§ **Problem details**:
Substitute "viewer" for every occurrence of "observer" in the items below, and leave everything else unchanged.

Part of a data file
---
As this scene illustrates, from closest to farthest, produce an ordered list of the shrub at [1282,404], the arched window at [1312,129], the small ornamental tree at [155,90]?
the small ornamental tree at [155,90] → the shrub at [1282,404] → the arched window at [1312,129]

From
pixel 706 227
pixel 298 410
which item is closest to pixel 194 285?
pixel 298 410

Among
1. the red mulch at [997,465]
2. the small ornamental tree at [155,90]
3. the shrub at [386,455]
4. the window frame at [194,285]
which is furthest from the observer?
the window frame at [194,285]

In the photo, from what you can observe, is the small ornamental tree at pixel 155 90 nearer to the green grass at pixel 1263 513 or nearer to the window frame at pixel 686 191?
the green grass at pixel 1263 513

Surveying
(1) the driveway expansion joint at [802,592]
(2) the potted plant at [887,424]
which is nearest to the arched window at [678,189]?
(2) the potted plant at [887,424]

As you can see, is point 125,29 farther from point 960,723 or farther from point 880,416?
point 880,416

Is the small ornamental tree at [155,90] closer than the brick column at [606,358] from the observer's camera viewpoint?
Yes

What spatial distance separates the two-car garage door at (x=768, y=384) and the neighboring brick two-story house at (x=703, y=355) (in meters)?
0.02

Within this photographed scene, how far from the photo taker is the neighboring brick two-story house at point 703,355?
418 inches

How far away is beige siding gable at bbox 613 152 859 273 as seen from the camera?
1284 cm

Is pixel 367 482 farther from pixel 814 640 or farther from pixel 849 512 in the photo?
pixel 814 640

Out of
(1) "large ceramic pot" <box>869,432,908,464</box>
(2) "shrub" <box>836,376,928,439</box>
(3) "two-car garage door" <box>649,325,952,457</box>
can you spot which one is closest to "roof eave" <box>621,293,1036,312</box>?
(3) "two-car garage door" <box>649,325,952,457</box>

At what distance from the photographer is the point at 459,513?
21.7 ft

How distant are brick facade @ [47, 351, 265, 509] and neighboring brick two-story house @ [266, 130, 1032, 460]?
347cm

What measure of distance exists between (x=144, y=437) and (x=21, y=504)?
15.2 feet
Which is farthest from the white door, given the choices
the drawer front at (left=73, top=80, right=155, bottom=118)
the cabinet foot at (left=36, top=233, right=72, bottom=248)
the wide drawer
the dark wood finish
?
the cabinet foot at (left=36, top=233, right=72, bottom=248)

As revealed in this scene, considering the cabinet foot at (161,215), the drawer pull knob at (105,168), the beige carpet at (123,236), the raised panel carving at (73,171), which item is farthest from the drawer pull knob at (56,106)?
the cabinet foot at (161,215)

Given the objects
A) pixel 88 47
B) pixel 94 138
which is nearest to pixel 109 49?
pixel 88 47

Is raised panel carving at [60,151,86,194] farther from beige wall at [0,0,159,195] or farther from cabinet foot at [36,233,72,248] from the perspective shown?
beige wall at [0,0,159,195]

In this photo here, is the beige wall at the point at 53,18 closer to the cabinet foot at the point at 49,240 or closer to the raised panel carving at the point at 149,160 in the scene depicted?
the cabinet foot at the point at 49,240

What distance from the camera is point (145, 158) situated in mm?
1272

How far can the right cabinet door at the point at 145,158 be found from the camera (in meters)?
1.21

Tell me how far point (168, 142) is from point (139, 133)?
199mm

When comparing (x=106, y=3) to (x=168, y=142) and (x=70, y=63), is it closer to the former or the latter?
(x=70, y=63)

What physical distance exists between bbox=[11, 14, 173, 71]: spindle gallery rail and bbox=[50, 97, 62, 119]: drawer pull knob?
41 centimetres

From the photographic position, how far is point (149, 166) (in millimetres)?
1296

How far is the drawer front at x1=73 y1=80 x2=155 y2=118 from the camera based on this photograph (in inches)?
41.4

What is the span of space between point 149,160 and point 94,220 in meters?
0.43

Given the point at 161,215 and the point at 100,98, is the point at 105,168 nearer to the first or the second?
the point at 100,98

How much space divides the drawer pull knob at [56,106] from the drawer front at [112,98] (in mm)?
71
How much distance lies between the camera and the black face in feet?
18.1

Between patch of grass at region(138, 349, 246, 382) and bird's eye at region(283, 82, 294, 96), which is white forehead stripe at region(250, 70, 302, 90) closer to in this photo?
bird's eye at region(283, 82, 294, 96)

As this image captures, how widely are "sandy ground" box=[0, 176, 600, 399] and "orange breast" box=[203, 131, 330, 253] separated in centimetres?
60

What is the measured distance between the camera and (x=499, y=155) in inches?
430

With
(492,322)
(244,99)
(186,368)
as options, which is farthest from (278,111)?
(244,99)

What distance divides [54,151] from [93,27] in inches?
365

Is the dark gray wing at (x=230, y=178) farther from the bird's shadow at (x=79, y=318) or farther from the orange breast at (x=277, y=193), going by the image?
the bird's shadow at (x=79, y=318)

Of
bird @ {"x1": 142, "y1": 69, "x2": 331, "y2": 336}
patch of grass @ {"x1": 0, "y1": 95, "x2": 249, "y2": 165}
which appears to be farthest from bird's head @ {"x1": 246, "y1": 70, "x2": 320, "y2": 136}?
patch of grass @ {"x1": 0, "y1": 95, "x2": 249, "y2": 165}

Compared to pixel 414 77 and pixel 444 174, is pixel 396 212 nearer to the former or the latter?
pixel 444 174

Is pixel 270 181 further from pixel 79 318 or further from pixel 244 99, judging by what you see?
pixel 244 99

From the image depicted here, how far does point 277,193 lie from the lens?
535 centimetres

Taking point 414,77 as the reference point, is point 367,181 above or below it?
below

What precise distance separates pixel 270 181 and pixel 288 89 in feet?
---
§ **Written response**:
As this scene illustrates, from closest to farthest, produce an ordered list of the shrub at [1282,404], the arched window at [1312,129], the small ornamental tree at [155,90]?
the small ornamental tree at [155,90] → the shrub at [1282,404] → the arched window at [1312,129]

From
pixel 706 227
pixel 298 410
which item is closest to pixel 194 285?
pixel 298 410

Among
1. the red mulch at [997,465]
2. the small ornamental tree at [155,90]
3. the shrub at [386,455]
4. the window frame at [194,285]
which is furthest from the viewer?
the window frame at [194,285]

In the photo, from what you can observe, is the small ornamental tree at pixel 155 90 nearer to the green grass at pixel 1263 513 or nearer to the window frame at pixel 686 191?
the green grass at pixel 1263 513

Surveying
(1) the driveway expansion joint at [802,592]
(2) the potted plant at [887,424]
which is nearest to the arched window at [678,189]?
(2) the potted plant at [887,424]

As you can see, is point 125,29 farther from point 960,723 or farther from point 880,416?
point 880,416

Is the small ornamental tree at [155,90] closer than the brick column at [606,358] from the viewer's camera viewpoint?
Yes

What spatial distance separates the two-car garage door at (x=768, y=384) and the neighboring brick two-story house at (x=703, y=355) (in meters)?
0.02

Within this photographed scene, how far from the photo taker is the neighboring brick two-story house at point 703,355?
418 inches

How far away is beige siding gable at bbox 613 152 859 273 as seen from the camera?
1284 cm

Is pixel 367 482 farther from pixel 814 640 or farther from pixel 849 512 in the photo?
pixel 814 640

Out of
(1) "large ceramic pot" <box>869,432,908,464</box>
(2) "shrub" <box>836,376,928,439</box>
(3) "two-car garage door" <box>649,325,952,457</box>
can you spot which one is closest to "roof eave" <box>621,293,1036,312</box>?
(3) "two-car garage door" <box>649,325,952,457</box>

At what distance from the photographer is the point at 459,513?
21.7 ft

How distant are brick facade @ [47, 351, 265, 509] and neighboring brick two-story house @ [266, 130, 1032, 460]?
347cm

What measure of distance exists between (x=144, y=437) and (x=21, y=504)?
15.2 feet
Which is farthest from the white door, given the choices
the drawer front at (left=73, top=80, right=155, bottom=118)
the cabinet foot at (left=36, top=233, right=72, bottom=248)
the wide drawer
the dark wood finish
?
the cabinet foot at (left=36, top=233, right=72, bottom=248)

As revealed in this scene, considering the cabinet foot at (161,215), the drawer pull knob at (105,168), the beige carpet at (123,236), the raised panel carving at (73,171), which item is farthest from the drawer pull knob at (56,106)?
the cabinet foot at (161,215)

Given the objects
A) pixel 88 47
B) pixel 94 138
which is nearest to pixel 109 49?
pixel 88 47

Is raised panel carving at [60,151,86,194] farther from beige wall at [0,0,159,195] or farther from cabinet foot at [36,233,72,248] from the perspective shown?
beige wall at [0,0,159,195]

In this photo here, is the beige wall at the point at 53,18 closer to the cabinet foot at the point at 49,240 or closer to the raised panel carving at the point at 149,160 in the scene depicted?
the cabinet foot at the point at 49,240

What distance from the camera is point (145, 158) situated in mm?
1272

How far can the right cabinet door at the point at 145,158 be found from the camera (in meters)?
1.21

Tell me how far point (168, 142) is from point (139, 133)?
199mm

When comparing (x=106, y=3) to (x=168, y=142) and (x=70, y=63), is it closer to the former or the latter?
(x=70, y=63)

What physical distance exists between bbox=[11, 14, 173, 71]: spindle gallery rail and bbox=[50, 97, 62, 119]: drawer pull knob?
41 centimetres

From the photographic position, how far is point (149, 166) (in millimetres)?
1296

How far is the drawer front at x1=73 y1=80 x2=155 y2=118 from the camera based on this photograph (in inches)?
41.4

What is the span of space between point 149,160 and point 94,220 in meters?
0.43

Given the point at 161,215 and the point at 100,98, is the point at 105,168 nearer to the first or the second?
the point at 100,98

How much space divides the drawer pull knob at [56,106] from the drawer front at [112,98] (in mm)?
71
How much distance lies between the camera and the black face in feet?
18.1

Between patch of grass at region(138, 349, 246, 382) and bird's eye at region(283, 82, 294, 96), which is white forehead stripe at region(250, 70, 302, 90) closer to in this photo?
bird's eye at region(283, 82, 294, 96)

As this image captures, how widely are "sandy ground" box=[0, 176, 600, 399] and "orange breast" box=[203, 131, 330, 253] separated in centimetres?
60

What is the measured distance between the camera and (x=499, y=155) in inches?
430

With
(492,322)
(244,99)
(186,368)
as options, which is farthest from (278,111)?
(244,99)

What distance divides [54,151] from [93,27] in inches?
365

Is the dark gray wing at (x=230, y=178) farther from the bird's shadow at (x=79, y=318) or farther from the orange breast at (x=277, y=193), going by the image?
the bird's shadow at (x=79, y=318)

Of
bird @ {"x1": 142, "y1": 69, "x2": 331, "y2": 336}
patch of grass @ {"x1": 0, "y1": 95, "x2": 249, "y2": 165}
which appears to be farthest from bird's head @ {"x1": 246, "y1": 70, "x2": 320, "y2": 136}?
patch of grass @ {"x1": 0, "y1": 95, "x2": 249, "y2": 165}

Compared to pixel 414 77 and pixel 444 174, is pixel 396 212 nearer to the former or the latter?
pixel 444 174

Is pixel 270 181 further from pixel 79 318 or further from pixel 244 99, judging by what you see?
pixel 244 99

From the image depicted here, how far does point 277,193 lie from the lens?
535 centimetres

Taking point 414,77 as the reference point, is point 367,181 above or below it?
below

What precise distance separates pixel 270 181 and pixel 288 89 in feet?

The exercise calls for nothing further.